[Dataset records]

------------------------------------------------

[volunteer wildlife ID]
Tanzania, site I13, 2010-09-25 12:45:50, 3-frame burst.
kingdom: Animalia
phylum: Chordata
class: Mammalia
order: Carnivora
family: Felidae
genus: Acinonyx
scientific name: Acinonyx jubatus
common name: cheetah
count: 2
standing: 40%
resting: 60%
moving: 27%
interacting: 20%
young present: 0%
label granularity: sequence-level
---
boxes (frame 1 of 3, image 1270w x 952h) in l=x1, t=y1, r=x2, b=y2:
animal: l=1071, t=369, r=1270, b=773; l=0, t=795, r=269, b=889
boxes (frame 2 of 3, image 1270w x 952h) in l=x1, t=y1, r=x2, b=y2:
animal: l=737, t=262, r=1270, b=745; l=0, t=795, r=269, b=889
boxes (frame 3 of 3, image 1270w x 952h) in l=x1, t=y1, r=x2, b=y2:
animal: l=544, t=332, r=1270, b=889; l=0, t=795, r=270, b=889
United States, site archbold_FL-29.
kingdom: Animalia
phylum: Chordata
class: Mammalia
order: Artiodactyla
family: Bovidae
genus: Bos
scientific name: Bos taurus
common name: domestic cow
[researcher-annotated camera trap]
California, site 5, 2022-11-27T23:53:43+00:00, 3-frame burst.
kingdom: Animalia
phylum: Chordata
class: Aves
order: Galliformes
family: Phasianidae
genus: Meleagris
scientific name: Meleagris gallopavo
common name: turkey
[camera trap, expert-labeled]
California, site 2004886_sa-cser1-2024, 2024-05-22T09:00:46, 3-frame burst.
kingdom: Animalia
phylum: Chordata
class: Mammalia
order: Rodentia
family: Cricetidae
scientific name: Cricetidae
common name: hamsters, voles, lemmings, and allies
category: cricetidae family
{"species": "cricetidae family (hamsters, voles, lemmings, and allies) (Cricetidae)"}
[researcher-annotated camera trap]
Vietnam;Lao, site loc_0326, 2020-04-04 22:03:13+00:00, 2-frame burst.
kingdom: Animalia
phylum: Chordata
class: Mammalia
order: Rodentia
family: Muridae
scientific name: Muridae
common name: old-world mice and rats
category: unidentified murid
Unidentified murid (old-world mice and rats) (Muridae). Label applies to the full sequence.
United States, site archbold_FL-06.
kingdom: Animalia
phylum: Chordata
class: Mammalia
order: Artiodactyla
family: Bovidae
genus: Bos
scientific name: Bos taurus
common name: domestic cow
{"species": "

------------------------------------------------

Every line above needs to be repeated exactly as shown.

## EXPECTED OUTPUT
[volunteer wildlife ID]
Tanzania, site I13, 2010-09-25 12:45:50, 3-frame burst.
kingdom: Animalia
phylum: Chordata
class: Mammalia
order: Carnivora
family: Felidae
genus: Acinonyx
scientific name: Acinonyx jubatus
common name: cheetah
count: 2
standing: 40%
resting: 60%
moving: 27%
interacting: 20%
young present: 0%
label granularity: sequence-level
---
boxes (frame 1 of 3, image 1270w x 952h) in l=x1, t=y1, r=x2, b=y2:
animal: l=1071, t=369, r=1270, b=773; l=0, t=795, r=269, b=889
boxes (frame 2 of 3, image 1270w x 952h) in l=x1, t=y1, r=x2, b=y2:
animal: l=737, t=262, r=1270, b=745; l=0, t=795, r=269, b=889
boxes (frame 3 of 3, image 1270w x 952h) in l=x1, t=y1, r=x2, b=y2:
animal: l=544, t=332, r=1270, b=889; l=0, t=795, r=270, b=889
United States, site archbold_FL-29.
kingdom: Animalia
phylum: Chordata
class: Mammalia
order: Artiodactyla
family: Bovidae
genus: Bos
scientific name: Bos taurus
common name: domestic cow
[researcher-annotated camera trap]
California, site 5, 2022-11-27T23:53:43+00:00, 3-frame burst.
kingdom: Animalia
phylum: Chordata
class: Aves
order: Galliformes
family: Phasianidae
genus: Meleagris
scientific name: Meleagris gallopavo
common name: turkey
[camera trap, expert-labeled]
California, site 2004886_sa-cser1-2024, 2024-05-22T09:00:46, 3-frame burst.
kingdom: Animalia
phylum: Chordata
class: Mammalia
order: Rodentia
family: Cricetidae
scientific name: Cricetidae
common name: hamsters, voles, lemmings, and allies
category: cricetidae family
{"species": "cricetidae family (hamsters, voles, lemmings, and allies) (Cricetidae)"}
[researcher-annotated camera trap]
Vietnam;Lao, site loc_0326, 2020-04-04 22:03:13+00:00, 2-frame burst.
kingdom: Animalia
phylum: Chordata
class: Mammalia
order: Rodentia
family: Muridae
scientific name: Muridae
common name: old-world mice and rats
category: unidentified murid
Unidentified murid (old-world mice and rats) (Muridae). Label applies to the full sequence.
United States, site archbold_FL-06.
kingdom: Animalia
phylum: Chordata
class: Mammalia
order: Artiodactyla
family: Bovidae
genus: Bos
scientific name: Bos taurus
common name: domestic cow
{"species": "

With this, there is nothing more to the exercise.